TEXTO PROPORCIONADO:
• • • •
La vida tiene por vocación el movimiento. El reencuentro en estas ocasiones resulta maravilloso. Pero se requiere soltar. Dejarse arrastrar por las olas de un mar metafórico que rompe su figura en las rocas de nuestra expectación. El muelle del espíritu, que insufla de energía el espacio de la creación entre el cielo y el suelo —según lo refirió mi padre tras su lectura de Ramón Andrés—, como un globo aerostático, eleva nuestro pensamiento a lo alto, donde según refieren algunos autores anida la belleza.

Muchas veces, dice más lo que se oculta que lo expuesto. Así me pasó en la mañana con la joven de las flores. Sus labios no se inmutaron. Ni lo hicieron los míos. Ni ella puso atención en mis cejas, si yo lo hice en su cabello, que caía por su hombro como una cascada mansa. Sus manos, al extenderme el ramo, no tocaron las mías, ni me bendijo con su alma cuando yo hice un gesto de gratitud y giré sobre mis talones. No pasó nada.
• • • •
ENTRADAS DE DATOS:
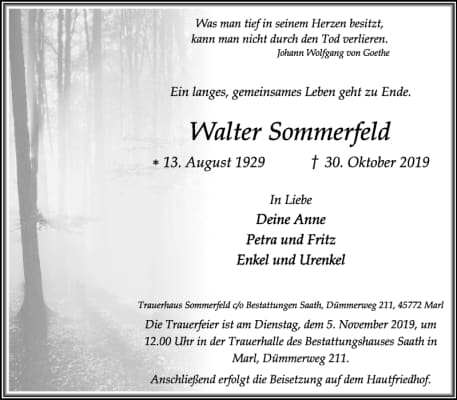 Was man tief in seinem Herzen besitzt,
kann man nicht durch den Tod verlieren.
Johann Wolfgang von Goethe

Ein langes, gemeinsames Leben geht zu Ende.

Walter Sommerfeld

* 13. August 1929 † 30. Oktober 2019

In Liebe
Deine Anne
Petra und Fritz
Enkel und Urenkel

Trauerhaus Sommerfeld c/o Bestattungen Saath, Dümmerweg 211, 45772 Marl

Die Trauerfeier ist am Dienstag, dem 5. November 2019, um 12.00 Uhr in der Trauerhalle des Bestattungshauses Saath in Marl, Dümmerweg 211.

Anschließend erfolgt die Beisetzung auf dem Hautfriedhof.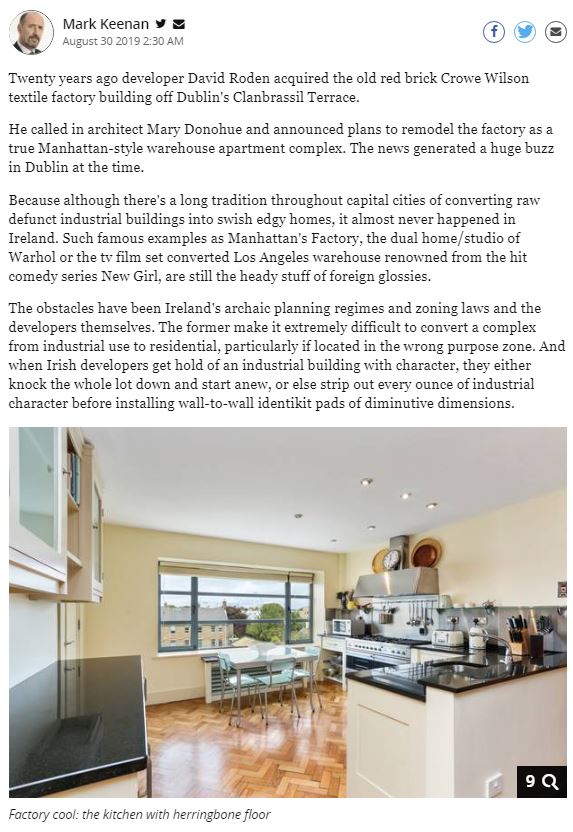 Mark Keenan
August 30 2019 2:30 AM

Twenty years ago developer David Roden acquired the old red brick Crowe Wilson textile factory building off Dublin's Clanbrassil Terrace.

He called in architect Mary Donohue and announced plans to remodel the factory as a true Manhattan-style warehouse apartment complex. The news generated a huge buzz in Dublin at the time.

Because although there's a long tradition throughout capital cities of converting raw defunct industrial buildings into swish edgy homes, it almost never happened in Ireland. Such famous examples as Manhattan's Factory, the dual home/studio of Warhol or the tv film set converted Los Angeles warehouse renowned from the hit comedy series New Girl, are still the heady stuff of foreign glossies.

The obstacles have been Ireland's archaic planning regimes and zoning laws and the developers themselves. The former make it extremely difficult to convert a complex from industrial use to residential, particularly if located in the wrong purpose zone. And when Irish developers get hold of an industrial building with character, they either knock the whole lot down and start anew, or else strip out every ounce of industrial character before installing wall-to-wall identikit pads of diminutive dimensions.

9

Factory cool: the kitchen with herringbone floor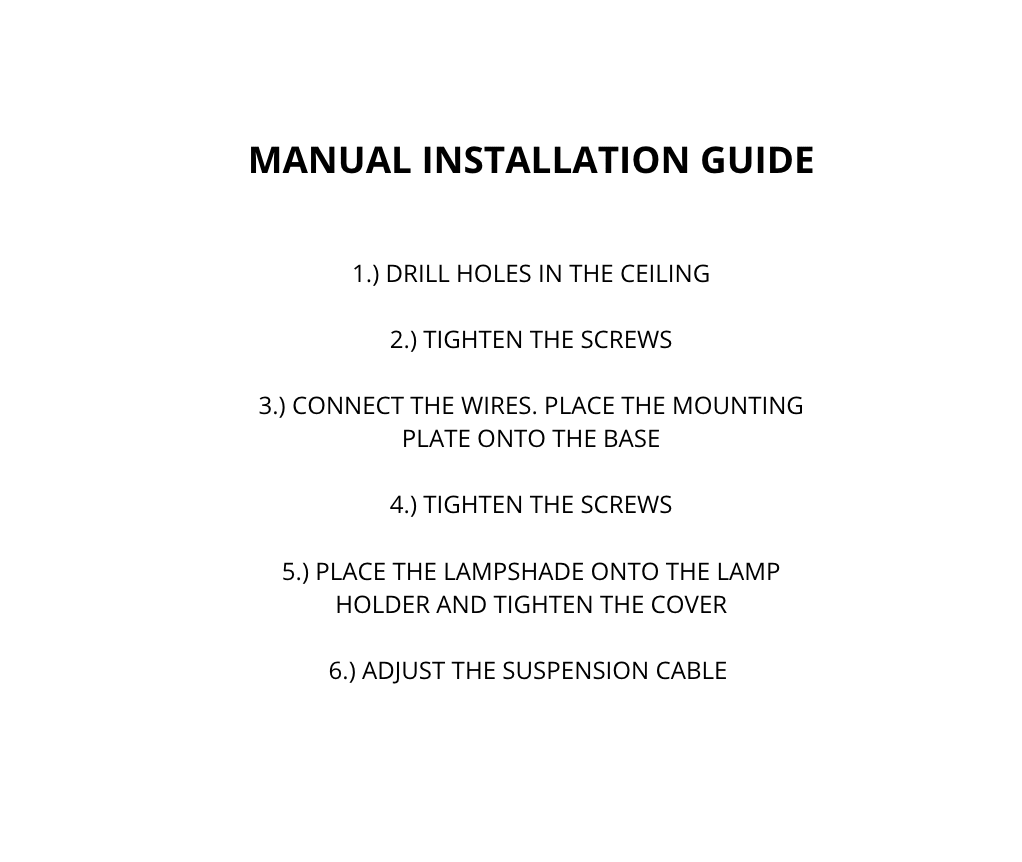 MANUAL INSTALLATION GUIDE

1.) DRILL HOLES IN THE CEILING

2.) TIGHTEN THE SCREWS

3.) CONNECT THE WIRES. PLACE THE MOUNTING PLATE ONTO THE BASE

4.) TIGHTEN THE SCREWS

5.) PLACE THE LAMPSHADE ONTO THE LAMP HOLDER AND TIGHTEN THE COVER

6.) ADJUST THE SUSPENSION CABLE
• • • •
TAREAS A REALIZAR:
a - Reproduce del texto proporcionado el fragmento que comienza en "Muchas veces, dice" y termina en "No pasó nada.".
b - Explica qué episodio cuenta el texto proporcionado para ilustrar que muchas veces dice más lo que se oculta que lo expuesto.
Estas entradas provienen de otra fuente.

RESPUESTAS:
a -
Muchas veces, dice más lo que se oculta que lo expuesto. Así me pasó en la mañana con la joven de las flores. Sus labios no se inmutaron. Ni lo hicieron los míos. Ni ella puso atención en mis cejas, si yo lo hice en su cabello, que caía por su hombro como una cascada mansa. Sus manos, al extenderme el ramo, no tocaron las mías, ni me bendijo con su alma cuando yo hice un gesto de gratitud y giré sobre mis talones. No pasó nada.

b - Es el encuentro de la mañana con la joven de las flores. Ninguno de los dos movió los labios. Ella no se fijó en las cejas de quien narra, aunque esa persona sí se fijó en su cabello. Al entregar el ramo, sus manos no se tocaron, y ella no respondió al gesto de gratitud, así que no pasó nada.